Montgomery County proposes outside operator for golf course

By Miranda S. Spivack
Washington Post Staff Writer
Tuesday, January 26, 2010

A Montgomery County task force charged with saving the Sligo Creek Golf Course at little or no cost to taxpayers is recommending looking to the private sector for a solution.

The hope is that someone will step forward to take over operations, make improvements at the course, cover expenses and turn a profit.

The report, made public Monday, suggests that the county's revenue authority should continue to operate Sligo until an alternative can be found. The agency could cut costs, the report said, by closing Sligo in winter and by getting golfers to raise funds to pay for improvements.

Among the problems: an aging clubhouse, antiquated irrigation system and facilities that are not in compliance with the Americans With Disabilities Act.

Sligo is one of a handful of inside-the-Beltway courses and the only nine-hole course remaining in Montgomery's publicly run system. Sligo backers say it has the most diverse clientele of any county course and caters to beginners and those who like an unhurried environment.

The task force's findings were not supported by all members. Some wrote about their concerns, such as Keith Miller, head of the county's revenue authority. He has long maintained that Sligo is a money pit that cannot be sustained without substantial changes, including night lights and a driving range. Miller said the proposal for an outside operator "has a very small chance of success . . . and will continue to delay a true resolution of the situation." If an outside operator is brought in but not required to make improvements, he said, "it will only delay the long-term needs of the property and leave Sligo Creek in a tougher predicament than it is now."

Miller had proposed closing Sligo last fall, sparking an outcry from golfers and residents, which spurred politicians to look for ways to keep it afloat. The task force to study the course's future was set up after County Council member Valerie Ervin (D-Silver Spring) introduced a bill, and County Executive Isiah Leggett (D) asked the council to approve $150,000 to keep the course open through June. Also challenging the conclusions were the county's recreation and parks advisory board, chaired by Donna W. Bartko.
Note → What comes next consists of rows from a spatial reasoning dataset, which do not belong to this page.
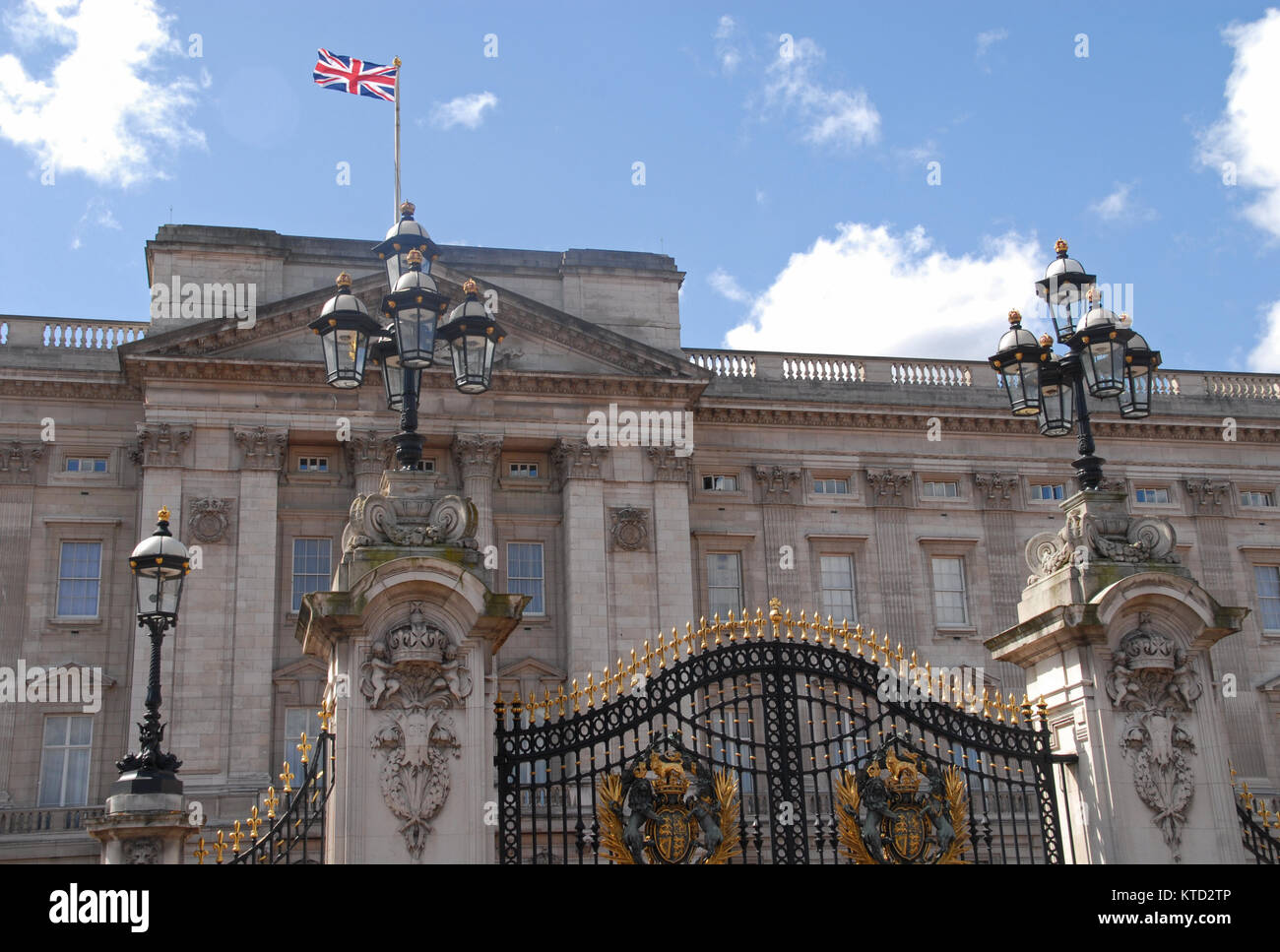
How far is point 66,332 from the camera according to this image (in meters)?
40.7

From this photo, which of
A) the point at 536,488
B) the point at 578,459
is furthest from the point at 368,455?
the point at 578,459

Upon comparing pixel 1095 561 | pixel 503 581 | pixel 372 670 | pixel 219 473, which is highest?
pixel 219 473

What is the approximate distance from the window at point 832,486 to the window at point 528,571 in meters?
8.91

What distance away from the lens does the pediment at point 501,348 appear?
127 feet

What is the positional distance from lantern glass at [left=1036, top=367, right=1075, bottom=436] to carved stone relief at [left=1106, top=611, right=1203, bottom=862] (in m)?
2.34

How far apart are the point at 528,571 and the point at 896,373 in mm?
13524

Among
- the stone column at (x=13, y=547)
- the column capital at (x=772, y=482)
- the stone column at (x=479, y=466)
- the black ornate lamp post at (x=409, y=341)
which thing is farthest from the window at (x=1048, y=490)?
the black ornate lamp post at (x=409, y=341)

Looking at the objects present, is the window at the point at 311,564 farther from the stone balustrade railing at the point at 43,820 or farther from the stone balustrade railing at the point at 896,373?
the stone balustrade railing at the point at 896,373

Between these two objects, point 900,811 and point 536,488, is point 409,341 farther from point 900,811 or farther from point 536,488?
point 536,488
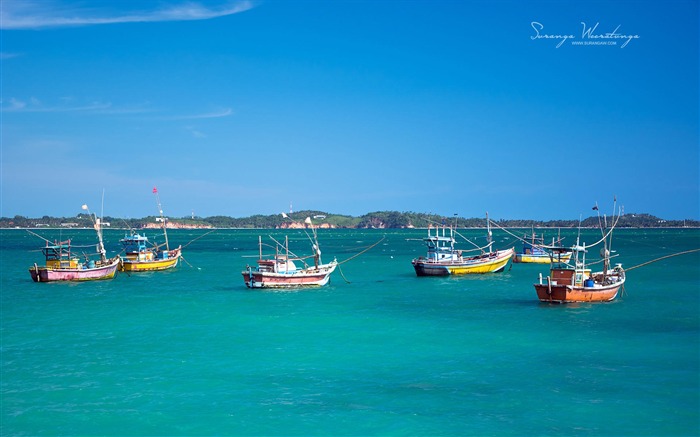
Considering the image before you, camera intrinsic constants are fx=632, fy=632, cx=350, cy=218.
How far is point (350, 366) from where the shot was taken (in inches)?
1025

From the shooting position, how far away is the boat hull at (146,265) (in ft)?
236

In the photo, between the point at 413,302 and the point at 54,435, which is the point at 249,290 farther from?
the point at 54,435

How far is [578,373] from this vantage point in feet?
80.4

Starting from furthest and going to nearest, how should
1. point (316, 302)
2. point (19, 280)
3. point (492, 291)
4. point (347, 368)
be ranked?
1. point (19, 280)
2. point (492, 291)
3. point (316, 302)
4. point (347, 368)

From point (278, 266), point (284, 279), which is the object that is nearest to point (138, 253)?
point (278, 266)

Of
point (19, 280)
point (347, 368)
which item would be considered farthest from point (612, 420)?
point (19, 280)

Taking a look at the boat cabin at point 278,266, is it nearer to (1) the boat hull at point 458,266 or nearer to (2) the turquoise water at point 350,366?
(2) the turquoise water at point 350,366

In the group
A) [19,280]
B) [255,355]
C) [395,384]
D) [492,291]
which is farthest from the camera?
[19,280]

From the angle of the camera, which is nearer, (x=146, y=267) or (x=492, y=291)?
(x=492, y=291)

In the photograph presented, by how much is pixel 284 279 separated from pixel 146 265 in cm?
2758

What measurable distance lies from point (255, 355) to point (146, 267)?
49.5 metres

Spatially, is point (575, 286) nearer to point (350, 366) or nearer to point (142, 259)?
point (350, 366)

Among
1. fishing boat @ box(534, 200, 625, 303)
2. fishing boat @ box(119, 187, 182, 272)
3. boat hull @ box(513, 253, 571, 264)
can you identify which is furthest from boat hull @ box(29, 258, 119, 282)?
boat hull @ box(513, 253, 571, 264)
Bartko's group recommended that Sligo become a park.

"It is fruitless to pursue a third-party operator with the expectation that it would succeed where two competent agencies familiar with the course have failed," Bartko wrote. And parks chief Mary Bradford, whose agency would get the land back if Bartko's proposal were accepted, said she preferred to keep Sligo a golf course, have the revenue authority remain in charge, and allow outside fundraising and more involvement by the community in managing the course.

The 17-member task force, chaired by Tedi Osias, a county housing official, said its members were not certain that they had been given a true picture by the revenue authority of Sligo's financial condition. Authority members estimate the course serves about 2,400 golfers.

The task force gave credence to golfers' claims in the past two years that the county revenue authority relied on an accounting system that appears to have been inherently unfair to Sligo, because the agency charged the small, unlit course the same management fees it does at larger courses with night lights, up to 27 holes and driving ranges. The revenue authority took over operation of Sligo in 2006, along with three other courses that had been run by the park system, adding them to six courses already run by the authority.

The task force report said that Sligo had been allowed to decline before it came under the authority, and its facilities were neglected "for a prolonged period of time; a majority of the task force believes that the county has an obligation to help pay for these repairs."

The county government is facing a potential $600 million shortfall in its $4.47 billion budget. Last week county officials, led by Leggett, made sweeping promises to build more classrooms in a school system that says many of its aging schools are bursting with students.

The issue will return to the County Council for further action.